There aren’t many reviews these days for entry level cameras but found this one on the S3100 at Photography Blog. I pixel peeped the ISO 80 sample images and was disappointed. To be fair, I’m not comparing the image quality to my Olympus Pens. Being a point and shoot with a tiny 1/2.3 inch sensor, this would be silly. However, I was hoping to see fairy clean images at ISO 80, the lowest ISO and highest quality setting. I figure, if I keep the ISO set at 80, I might be able to squeeze some decent quality images from it. From what I saw in the samples, I began to have doubts.
Let me make it clear that for most people posting images on Facebook or printing 4 x 6 or 8 x 10 prints, the quality from this camera will be fine. It will also work decently for photos in blog posts too. This little Nikon is a bargain at $47 bucks. The reason I wanted to buy this camera was as a challenge to create high quality images using an entry-level camera. I wanted to blog about my experience, post some images and about talk about how I did it.
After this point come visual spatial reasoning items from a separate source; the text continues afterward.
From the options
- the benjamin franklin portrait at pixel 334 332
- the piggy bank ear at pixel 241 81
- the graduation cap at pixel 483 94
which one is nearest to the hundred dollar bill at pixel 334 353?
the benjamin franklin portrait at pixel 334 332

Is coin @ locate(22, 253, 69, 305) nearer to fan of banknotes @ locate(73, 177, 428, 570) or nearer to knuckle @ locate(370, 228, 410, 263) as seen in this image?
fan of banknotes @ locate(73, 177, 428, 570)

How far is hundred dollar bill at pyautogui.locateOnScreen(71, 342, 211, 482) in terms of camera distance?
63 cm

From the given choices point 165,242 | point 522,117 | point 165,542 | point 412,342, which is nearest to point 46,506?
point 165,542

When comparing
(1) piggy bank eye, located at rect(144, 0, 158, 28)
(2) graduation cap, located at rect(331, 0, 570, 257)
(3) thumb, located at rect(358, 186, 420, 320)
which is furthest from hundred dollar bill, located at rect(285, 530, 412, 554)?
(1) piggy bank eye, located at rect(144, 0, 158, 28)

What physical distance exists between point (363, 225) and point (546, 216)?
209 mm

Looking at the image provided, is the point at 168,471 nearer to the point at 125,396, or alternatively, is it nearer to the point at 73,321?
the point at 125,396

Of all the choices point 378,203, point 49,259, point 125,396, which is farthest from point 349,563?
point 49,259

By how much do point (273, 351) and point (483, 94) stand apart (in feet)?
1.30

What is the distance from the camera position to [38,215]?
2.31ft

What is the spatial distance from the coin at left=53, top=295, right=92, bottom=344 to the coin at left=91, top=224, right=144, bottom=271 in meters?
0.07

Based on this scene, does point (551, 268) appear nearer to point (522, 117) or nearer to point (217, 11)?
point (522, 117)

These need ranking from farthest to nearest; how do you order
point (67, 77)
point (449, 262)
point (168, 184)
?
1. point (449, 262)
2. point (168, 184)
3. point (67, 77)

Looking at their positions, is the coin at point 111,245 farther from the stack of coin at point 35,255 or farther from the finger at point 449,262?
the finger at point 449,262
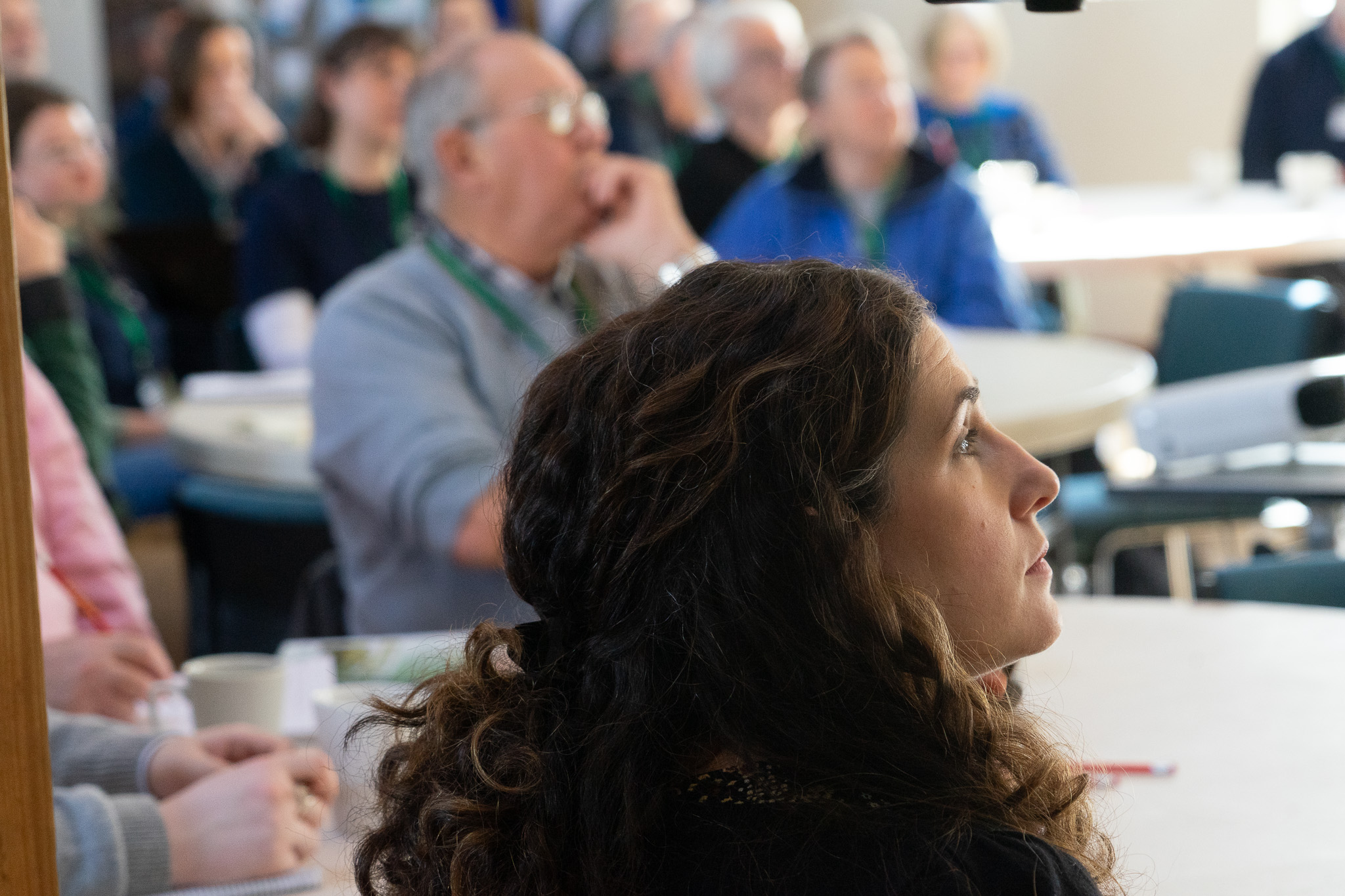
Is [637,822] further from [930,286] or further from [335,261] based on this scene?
[335,261]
My current criteria for a good image quality is viewing the photograph full size on my 27″ monitor. That is how I typically view and enjoy my images (though I do print some from time to time). I don’t expect pixel perfection at 100%, I’m really not usually a pixel peeper. However, using my 27″ test, I couldn’t help but see sharp but smeared images. The images looked very sharp even too crunchy like they are over sharpened but at the same time they lacked fine detail. Viewing the images larger and I realized that Nikon is using noise suppression routines and lots of sharpening to compensate. I expect this kind of in camera processing at ISO 400 and above but at ISO 80, it is a disappointment. On the plus side, I found the colors to be vibrant, the way I like it.
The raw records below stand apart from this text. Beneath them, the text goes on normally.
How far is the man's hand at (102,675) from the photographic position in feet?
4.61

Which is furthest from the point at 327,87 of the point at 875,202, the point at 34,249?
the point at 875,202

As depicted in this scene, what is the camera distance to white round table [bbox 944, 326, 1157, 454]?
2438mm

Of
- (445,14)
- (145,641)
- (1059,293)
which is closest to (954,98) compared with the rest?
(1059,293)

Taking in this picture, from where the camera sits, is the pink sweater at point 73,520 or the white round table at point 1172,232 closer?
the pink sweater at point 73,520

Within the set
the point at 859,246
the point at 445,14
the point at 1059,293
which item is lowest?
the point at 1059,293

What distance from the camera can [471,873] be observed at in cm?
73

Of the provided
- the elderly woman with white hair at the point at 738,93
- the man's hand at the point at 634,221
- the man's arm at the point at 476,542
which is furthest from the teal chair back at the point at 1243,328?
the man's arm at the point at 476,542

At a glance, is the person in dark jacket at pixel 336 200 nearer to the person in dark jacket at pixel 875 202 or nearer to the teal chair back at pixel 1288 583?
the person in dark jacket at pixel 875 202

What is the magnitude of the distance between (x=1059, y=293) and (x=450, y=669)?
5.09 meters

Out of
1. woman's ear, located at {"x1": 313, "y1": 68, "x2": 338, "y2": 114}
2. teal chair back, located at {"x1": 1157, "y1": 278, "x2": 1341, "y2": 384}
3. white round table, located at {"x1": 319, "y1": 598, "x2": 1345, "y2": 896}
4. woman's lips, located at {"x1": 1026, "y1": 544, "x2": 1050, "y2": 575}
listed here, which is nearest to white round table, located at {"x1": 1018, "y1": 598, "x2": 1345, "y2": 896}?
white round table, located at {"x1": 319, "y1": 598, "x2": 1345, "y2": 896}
In my search for refurbished deals through Adorama, I also found this Panasonic Lumix DMC-ZR1 for $69.95. At first, I didn’t consider this model since the $70 was way above my cheapie goal of staying around $50. But after the disappointing image quality of the Nikon S3100, I took a second look at alternatives. I looked at the sample photos from this review on Photography Blog and was pleasantly surprised. What a difference. The images at ISO 80 were clean and smooth. It looks like the noise and detail characteristics are one or even two stops better than the Nikon. Curious, they both use the same sized 1/2.3 inch sensor but the Nikon is a 14MP camera while the Panasonic is at 12MP. The Panasonic colors, however, are more muted. Some may prefer this but I like the bright colors from the Nikon better.
You also get a lot more for the extra $23. The Lumix ZR1 has true optical image stabilization, the Nikon has an inferior digital stabilizer. The ZR1 also has a minimum shutter speed of 1 minute, while the S3100 allows for only 4 secs in the fireworks mode. Long shutter times are important when I do urban night photography on tripod. The ZR1 also has a 25 to 200mm equivalent zoom range while the Nikon has 26 – 130 range. And you get a Leica branded lens, which may not mean much in a point and shoot, but it says this model was designed by Panasonic to sit on the premium end of their line. The downsides of this camera? Other than being a bit more expensive, the camera is a bit thicker because of the longer zoom lens. It is also an older model dating back all the way from 2009. While the Nikon was last year’s model, the Lumix is 3 years old. My biggest concern, I hope the batteries are still fresh enough to work adequately. The good news is there are inexpensive third party battery options.
Ultimately, I think with the Nikon, other than being a fun little gadget for a month or so and something to blog about, I would not end up using it afterwards. Sure it’s only $47 but I hate to buy something and not use it. I feel with the Panasonic, there maybe a chance that I’ll use it for other things beyond my initial fun experiments. It costs a whopping 49% more (though only $23 in absolute terms) than the Nikon. Time will tell how much I use it. I will most certainly blog about it to tell you how it turns out. The Panasonic is coming on the slow and free boat from New York City. I should have it in a week or so.